The method of the present invention further comprises the steps of removing the electrical current from the disc, removing the discs and the spindle from the electrolytic plating bath, and removing the disc from the spindle.
BRIEF DESCRIPTION OF THE DRAWINGS
FIG. 1 shows a cross-sectional view in side elevation of the motor which rotates the spindle and the connector to the power supply.
FIG. 2 is a cross-sectional view in side elevation of one embodiment of the fixturing for the computer memory disc and the means for supplying them with current as cathodes.
FIG. 3 is a view in side elevation of the fixturing for the receipt of the spindle in the plating container.
FIG. 4 is a view in side elevation and in partial cross section of the preferred embodiment of the spindle as received by the fixturing of the present invention.
FIG. 5 is close-up view of the beveled contact surface illustrated as circled area 5 of FIG. 4.
FIG. 6 is a forward view showing the anode of the present invention.
FIG. 7 is a side view of the anode of FIG. 6.

[Data excerpts]:
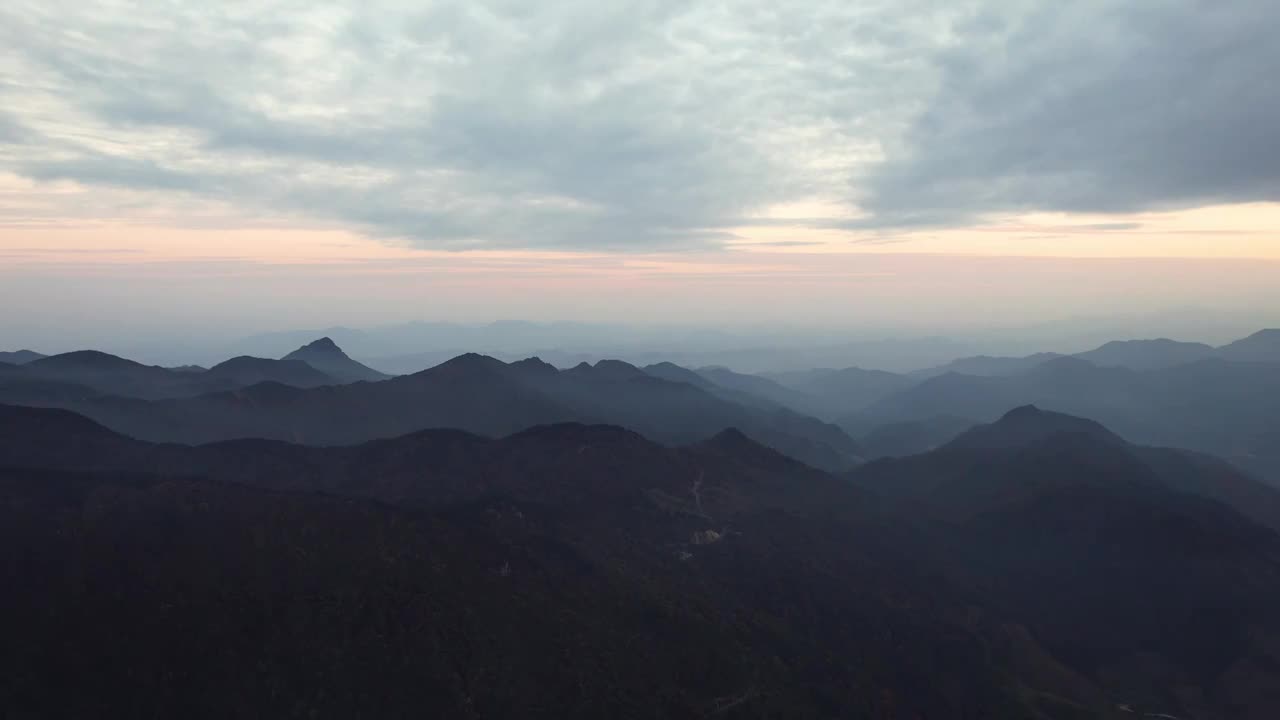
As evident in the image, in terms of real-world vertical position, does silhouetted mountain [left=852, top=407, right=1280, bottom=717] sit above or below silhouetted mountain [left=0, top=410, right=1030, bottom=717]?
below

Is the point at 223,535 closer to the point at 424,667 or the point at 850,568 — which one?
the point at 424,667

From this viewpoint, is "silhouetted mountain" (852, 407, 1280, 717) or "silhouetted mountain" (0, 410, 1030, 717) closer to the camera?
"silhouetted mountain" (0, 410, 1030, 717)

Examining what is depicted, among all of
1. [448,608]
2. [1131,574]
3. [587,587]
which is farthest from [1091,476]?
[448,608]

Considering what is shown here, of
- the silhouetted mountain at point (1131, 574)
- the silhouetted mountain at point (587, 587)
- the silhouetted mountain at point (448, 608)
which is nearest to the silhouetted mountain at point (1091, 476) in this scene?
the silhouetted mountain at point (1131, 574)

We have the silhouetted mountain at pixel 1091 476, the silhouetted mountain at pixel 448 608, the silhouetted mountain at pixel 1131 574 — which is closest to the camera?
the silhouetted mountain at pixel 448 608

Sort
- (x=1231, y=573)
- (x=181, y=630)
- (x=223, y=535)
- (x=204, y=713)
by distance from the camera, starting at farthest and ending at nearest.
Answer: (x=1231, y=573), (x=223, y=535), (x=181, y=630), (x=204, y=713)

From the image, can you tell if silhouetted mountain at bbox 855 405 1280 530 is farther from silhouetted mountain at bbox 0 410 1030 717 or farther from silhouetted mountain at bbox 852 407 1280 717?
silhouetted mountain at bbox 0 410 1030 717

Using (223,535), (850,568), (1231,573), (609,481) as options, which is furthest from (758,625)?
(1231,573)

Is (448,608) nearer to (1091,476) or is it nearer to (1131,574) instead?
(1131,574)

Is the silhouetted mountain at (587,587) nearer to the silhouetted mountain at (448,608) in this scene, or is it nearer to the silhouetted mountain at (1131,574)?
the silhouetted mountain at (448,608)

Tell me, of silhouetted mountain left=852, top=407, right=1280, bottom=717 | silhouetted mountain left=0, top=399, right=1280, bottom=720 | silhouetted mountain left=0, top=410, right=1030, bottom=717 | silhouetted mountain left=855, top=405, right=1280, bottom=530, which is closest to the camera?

[Things to do]:
A. Answer these from the passage on plating memory discs:
(i) Which figure is a forward view of the anode?
(ii) What does FIG. 5 show a close-up of?
(iii) What is the final step of the method described in the first sentence?
B. Please write out the stretch from "BRIEF DESCRIPTION OF" through "current as cathodes." in the passage on plating memory discs.

[Responses to the exercise]:
A.
(i) FIG. 6
(ii) The beveled contact surface, shown as circled area 5 of FIG. 4
(iii) Removing the disc from the spindle

B.
BRIEF DESCRIPTION OF THE DRAWINGS
FIG. 1 shows a cross-sectional view in side elevation of the motor which rotates the spindle and the connector to the power supply.
FIG. 2 is a cross-sectional view in side elevation of one embodiment of the fixturing for the computer memory disc and the means for supplying them with current as cathodes.